### Estratto della pagina
*****
Alcuni atenei, tra cui l’università islamica di Gaza e l’università Al Aqsa, hanno annunciato la ripresa dei corsi online, attraverso lezioni teoriche, mentre quelle con applicazioni pratiche sono state rimandate a tempo indeterminato. Sono state rese disponibili delle piattaforme in cui gli studenti possono assistere alle lezioni, consegnare i compiti e sostenere gli esami. Chi non completerà i corsi a causa delle circostanze troppo difficili in cui si trova potrà farlo senza essere bocciato. Le difficoltà però sono molte, innanzitutto la rete internet poco affidabile e spesso non funzionante e poi la mancanza di computer e altri dispositivi. Anche l’elettricità è spesso assente e le persone sono costrette a cercare fonti alternative di energia, come quella solare, per ricaricare computer e telefoni.
L’istruzione è sempre stata una priorità per i palestinesi, in particolare nella Striscia di Gaza, dove prima dell’inizio dell’offensiva israeliana il tasso di alfabetizzazione era vicino al 98 per cento. Come ha notato la scrittrice di Gaza Eman Alhaj Ali in un articolo uscito su Al Jazeera, per i palestinesi gli spazi dedicati all’istruzione hanno sempre avuto la funzione di favorire l’apprendimento ma anche di preservare i legami tra le persone costrette a vivere separate a causa dell’occupazione israeliana, e tra loro e le terre che gli sono state sottratte. Nel tempo quindi le scuole sono diventate luoghi di “attivismo rivoluzionario e conservazione culturale”, svolgendo un ruolo importante nel movimento per la liberazione del popolo palestinese.
*****
Dati di ragionamento basato su scene
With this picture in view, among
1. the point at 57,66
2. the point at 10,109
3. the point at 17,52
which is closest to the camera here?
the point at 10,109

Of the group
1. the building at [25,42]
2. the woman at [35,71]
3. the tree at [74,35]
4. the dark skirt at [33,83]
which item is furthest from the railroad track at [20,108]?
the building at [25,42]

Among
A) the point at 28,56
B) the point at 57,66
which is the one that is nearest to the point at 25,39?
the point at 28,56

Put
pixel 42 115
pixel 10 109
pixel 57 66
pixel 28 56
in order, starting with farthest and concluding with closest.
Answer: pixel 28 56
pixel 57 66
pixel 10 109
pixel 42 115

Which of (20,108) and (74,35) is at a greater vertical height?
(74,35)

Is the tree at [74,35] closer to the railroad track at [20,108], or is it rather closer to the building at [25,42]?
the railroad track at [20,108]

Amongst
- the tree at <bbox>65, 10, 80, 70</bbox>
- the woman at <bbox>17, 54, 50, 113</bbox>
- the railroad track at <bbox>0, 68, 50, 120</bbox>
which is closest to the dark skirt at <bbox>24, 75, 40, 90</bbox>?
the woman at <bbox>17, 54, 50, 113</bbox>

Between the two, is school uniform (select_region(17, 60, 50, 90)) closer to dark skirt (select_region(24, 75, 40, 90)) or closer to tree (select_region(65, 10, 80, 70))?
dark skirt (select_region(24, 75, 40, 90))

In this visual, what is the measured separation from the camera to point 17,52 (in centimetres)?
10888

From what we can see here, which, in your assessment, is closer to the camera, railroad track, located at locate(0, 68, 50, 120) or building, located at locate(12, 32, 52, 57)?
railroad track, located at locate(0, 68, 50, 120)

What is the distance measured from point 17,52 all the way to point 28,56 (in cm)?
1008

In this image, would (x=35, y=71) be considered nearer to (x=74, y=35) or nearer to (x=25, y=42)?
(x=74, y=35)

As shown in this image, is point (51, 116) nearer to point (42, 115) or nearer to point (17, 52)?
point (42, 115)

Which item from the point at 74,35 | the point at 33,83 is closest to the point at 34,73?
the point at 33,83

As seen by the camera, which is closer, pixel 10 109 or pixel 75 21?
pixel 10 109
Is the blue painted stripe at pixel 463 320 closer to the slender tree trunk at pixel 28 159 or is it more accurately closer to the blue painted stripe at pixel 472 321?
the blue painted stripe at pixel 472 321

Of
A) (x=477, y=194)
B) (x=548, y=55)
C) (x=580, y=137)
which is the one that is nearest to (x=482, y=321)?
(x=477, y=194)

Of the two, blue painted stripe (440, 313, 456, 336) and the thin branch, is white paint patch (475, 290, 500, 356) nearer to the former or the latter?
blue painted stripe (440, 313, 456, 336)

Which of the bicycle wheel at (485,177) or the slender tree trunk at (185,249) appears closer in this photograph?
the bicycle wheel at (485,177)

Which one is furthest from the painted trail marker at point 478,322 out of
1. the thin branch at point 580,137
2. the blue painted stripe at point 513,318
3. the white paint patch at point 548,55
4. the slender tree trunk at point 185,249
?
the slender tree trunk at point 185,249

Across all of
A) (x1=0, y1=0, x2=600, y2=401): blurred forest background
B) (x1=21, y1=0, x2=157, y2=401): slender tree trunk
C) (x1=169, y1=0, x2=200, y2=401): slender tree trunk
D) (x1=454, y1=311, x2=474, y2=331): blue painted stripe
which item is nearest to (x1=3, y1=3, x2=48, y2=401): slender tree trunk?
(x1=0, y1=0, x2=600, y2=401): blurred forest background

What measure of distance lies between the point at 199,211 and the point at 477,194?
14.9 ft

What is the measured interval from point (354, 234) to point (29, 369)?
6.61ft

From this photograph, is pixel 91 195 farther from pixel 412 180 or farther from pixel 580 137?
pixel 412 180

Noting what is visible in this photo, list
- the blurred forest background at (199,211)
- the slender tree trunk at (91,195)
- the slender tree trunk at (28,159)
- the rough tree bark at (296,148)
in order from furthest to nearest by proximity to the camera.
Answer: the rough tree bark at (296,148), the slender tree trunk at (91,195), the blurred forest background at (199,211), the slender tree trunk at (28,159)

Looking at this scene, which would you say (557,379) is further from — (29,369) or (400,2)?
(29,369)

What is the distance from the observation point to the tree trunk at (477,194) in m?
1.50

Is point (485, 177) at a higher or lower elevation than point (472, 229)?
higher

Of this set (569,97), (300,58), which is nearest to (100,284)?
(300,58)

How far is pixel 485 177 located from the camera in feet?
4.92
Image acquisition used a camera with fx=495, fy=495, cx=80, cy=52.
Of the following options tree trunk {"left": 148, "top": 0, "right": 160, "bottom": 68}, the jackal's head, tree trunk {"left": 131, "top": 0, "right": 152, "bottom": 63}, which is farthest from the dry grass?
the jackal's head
*****
Secondo l'estratto sull'istruzione a Gaza, quale era il tasso di alfabetizzazione nella Striscia di Gaza prima dell'inizio dell'offensiva israeliana?

Era vicino al 98 per cento.